Plus de vingt ans après l’arrêt de ma pratique de la peinture à l’aquarelle en raison de la paralysie de ma dernière main mobile qui me le permettait, je vous dévoile aujourd’hui mes œuvres. Non sans nostalgie mais avec beaucoup moins de douleurs qu’avant. Mon deuil est probablement presque terminé car je pense que je ne le terminerai vraiment jamais.
Depuis toute petite, j’aime créer. J’ai commencé par dessiner puis j’ai souhaité apprendre à peindre avec une matière facile en raison de mes possibilités de mouvement limitées déjà à l’époque. L’aquarelle semblait donc parfaitement adaptée. J’ai commencé mes cours en suivant un vieux livre que m’avait donné mon parrain, lui-même peintre et sculpteur. Je me suis exercée dans le cadre de mes différentes séances d’ergothérapie dès l’âge de 15 ans et j’ai essayé de nombreuses techniques entre 1997 et 2001. J’ai principalement peint sur des toutes petites toiles de format carte postale car celui-ci me permettait de peindre dans les contraintes imposées par le peu de mobilité de mon bras gauche. J’ai adoré ces années de création où j’ai réussi certaines peintures, raté quelques-unes, mais toujours apprécié ce temps de liberté et d’expression.
En 2001, ma dernière main que j’utilisais déjà uniquement depuis une dizaine d’années pour écrire, manger, conduire mon fauteuil et faire toutes les petites choses qui m’étaient encore possibles, a fini par ne plus bouger en me retirant donc toutes ces capacités avec sa perte de mobilité.

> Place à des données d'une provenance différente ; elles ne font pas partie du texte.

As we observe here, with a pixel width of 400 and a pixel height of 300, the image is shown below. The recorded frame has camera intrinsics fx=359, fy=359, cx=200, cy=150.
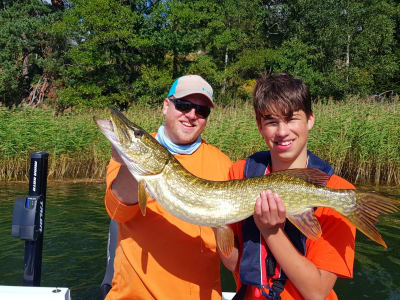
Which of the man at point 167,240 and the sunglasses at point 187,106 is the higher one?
the sunglasses at point 187,106

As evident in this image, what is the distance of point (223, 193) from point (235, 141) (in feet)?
22.2

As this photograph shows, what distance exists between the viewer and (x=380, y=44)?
27844 millimetres

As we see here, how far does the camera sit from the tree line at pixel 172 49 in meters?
22.9

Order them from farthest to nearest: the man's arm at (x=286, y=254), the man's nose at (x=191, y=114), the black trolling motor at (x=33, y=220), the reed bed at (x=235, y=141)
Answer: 1. the reed bed at (x=235, y=141)
2. the black trolling motor at (x=33, y=220)
3. the man's nose at (x=191, y=114)
4. the man's arm at (x=286, y=254)

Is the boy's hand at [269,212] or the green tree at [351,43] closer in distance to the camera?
the boy's hand at [269,212]

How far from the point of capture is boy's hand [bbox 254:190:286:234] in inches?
73.9

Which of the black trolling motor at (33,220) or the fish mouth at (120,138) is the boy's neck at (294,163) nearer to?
the fish mouth at (120,138)

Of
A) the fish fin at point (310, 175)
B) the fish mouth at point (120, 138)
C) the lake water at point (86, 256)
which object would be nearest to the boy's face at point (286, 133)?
the fish fin at point (310, 175)

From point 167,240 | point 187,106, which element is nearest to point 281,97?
point 187,106

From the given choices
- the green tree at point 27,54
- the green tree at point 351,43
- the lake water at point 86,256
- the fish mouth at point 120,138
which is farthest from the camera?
the green tree at point 351,43

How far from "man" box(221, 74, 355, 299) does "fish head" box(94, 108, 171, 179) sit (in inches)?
21.8

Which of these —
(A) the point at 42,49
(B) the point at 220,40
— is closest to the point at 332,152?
(B) the point at 220,40

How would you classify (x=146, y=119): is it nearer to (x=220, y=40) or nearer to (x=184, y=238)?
(x=184, y=238)

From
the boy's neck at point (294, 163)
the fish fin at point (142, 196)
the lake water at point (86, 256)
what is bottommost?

J’ai alors mis de côté la souffrance de ne plus pouvoir peindre car le premier problème à traiter était celui de la conduite de la plus grande aide technique qui me maintenait une autonomie indispensable à ma bonne santé mentale, le pilotage de mon fauteuil roulant. Avec mon père, nous avons essayé de trouver une solution et ce dernier m’a fabriqué un support pour mettre un mini-joystick au niveau de ma bouche afin que je puisse continuer à être indépendante dans la conduite de mon fauteuil par le mouvement des lèvres. Au bout de trois mois de dépression profonde, thérapie et antidépresseurs à l’appui, et malgré cette abominable impression que j’attirais encore plus les regards à cause de cette manette en permanence devant mon visage, j’ai repris ma vie, finalement bien soulagée de ne plus avoir à m’épuiser en permanence le bras et la main pour pouvoir rouler. C’est avec la prise de conscience de ce bien-être que j’ai assimilé progressivement que je n’avais pas d’autres choix que de l’accepter pour continuer ma vie dans les meilleures conditions possibles.
J’ai donc rangé dans une pochette toutes mes créations, je me suis mise à écrire uniquement à l’ordinateur et j’ai essayé de compenser tant bien que mal. Ce n’est que cette année, que j’arrive à vous les présenter. L’une d’entre elles, le perroquet, est tatouée sur mon bras. Je resterai cet oiseau, passionné par le pinceau, à qui la maladie a coupé les ailes.
Par la suite, j’ai tenté de dessiner, de peindre avec des assistances et des logiciels par ordinateur. Sans succès, cela ne me convenait pas et je ne retrouvais absolument pas la même sensation. Je n’avais pas non plus la même fierté de création car tout passait par le mouvement de ma bouche, de ce joystick et de cette interface informatique qui ne m’apportaient guère satisfaction. Il me fallait retrouver du sens à la création même si elle n’était plus artistique. L’écriture est un art qui m’apporte beaucoup mais pas la même chose et mon défi a été de l’accepter. Je ne retrouverai jamais ce que j’ai connu en peignant mais j’ai la gratitude de l’avoir tout de même expérimenté plusieurs années.
Je vous les présente ici quasiment toutes. Soyez indulgentEs, tout n’est pas parfait. Je n’étais qu’au début de mon entraînement et j’aurais probablement fait bien mieux avec le temps.
Aujourd’hui, je suis fière de moi, avoir sorti et scanné mes œuvres afin de les montrer est un grand pas vers la résilience.